Yes, the cached version of your page is the image from Googlebot's last crawl of your page; will reflect. Google crawls and caches web pages at different frequencies. https://www.nytimes.com  the root that makes frequent posts like   and well-known sites Seoart's ythe moment is  http://www.keyword.dev  (wish it was real…) and less It will be crawled more frequently than known sites.

To see what the cached version of your website looks like, click the down arrow next to the URL in the SERP and click the "Cache". You can choose the option.

At the same time, only the text version of your website; You can view if your important content is being scanned and effectively cached.

No&c from the pages directory; will it be removed?

Yes, pages can be removed from the index! Here are some of the top reasons why a URL might be removed:

  • URL, a “not found” error (4xx) or server error (5xx). This could be accidental (the page was moved but a 301 redirect was not set up) or intentional (the page was deleted and a 404 was used to remove it from the index). The
  • URL has a non-indexable meta tag.
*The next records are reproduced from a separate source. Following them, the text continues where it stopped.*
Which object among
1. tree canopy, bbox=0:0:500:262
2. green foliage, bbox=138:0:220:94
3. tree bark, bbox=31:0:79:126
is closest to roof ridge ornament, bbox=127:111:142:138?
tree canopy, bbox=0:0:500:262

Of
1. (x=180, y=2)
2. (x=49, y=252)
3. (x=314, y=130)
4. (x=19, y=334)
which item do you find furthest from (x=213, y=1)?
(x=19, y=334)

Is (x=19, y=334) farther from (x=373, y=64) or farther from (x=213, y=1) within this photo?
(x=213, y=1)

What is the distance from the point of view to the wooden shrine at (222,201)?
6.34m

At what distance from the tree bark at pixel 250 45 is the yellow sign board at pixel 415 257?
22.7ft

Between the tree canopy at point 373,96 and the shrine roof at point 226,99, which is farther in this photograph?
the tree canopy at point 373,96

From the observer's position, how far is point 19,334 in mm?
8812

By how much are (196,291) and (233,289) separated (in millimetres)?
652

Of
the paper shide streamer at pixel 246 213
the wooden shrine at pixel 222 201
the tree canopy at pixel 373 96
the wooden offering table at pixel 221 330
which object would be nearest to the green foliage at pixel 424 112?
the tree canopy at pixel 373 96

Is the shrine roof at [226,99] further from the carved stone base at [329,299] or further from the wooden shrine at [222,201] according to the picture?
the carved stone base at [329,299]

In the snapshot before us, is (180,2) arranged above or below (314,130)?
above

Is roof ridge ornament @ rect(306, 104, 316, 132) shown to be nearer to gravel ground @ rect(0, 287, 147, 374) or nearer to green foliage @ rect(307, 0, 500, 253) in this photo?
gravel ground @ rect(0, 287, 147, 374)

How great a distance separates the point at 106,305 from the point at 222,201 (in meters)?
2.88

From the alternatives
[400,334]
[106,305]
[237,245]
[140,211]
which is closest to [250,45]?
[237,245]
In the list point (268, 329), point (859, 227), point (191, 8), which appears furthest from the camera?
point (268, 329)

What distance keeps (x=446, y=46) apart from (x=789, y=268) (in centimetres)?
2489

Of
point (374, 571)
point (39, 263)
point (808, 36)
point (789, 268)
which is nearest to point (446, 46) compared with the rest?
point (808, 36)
This tag may be an instruction given to search engines by site owners to skip indexing that page.
  • URL was manually penalized for violating the search engine's Webmaster Guide and was subsequently removed from the index
  • URL blocked from crawling visitors with a password added as required before accessing the page

If you think that a page of your website that was previously in Google's index no longer appears in the index, you can use the URL Inspection tool to see the status of the page, or you can use the URL Inspection tool that indexes the URLs one by one. “Request Indexing” in Fetch as Google You can use the feature. (Bonus: Google Search Console's "fetch" tool also lets you view potential issues with how Google interprets your page with the "render" option)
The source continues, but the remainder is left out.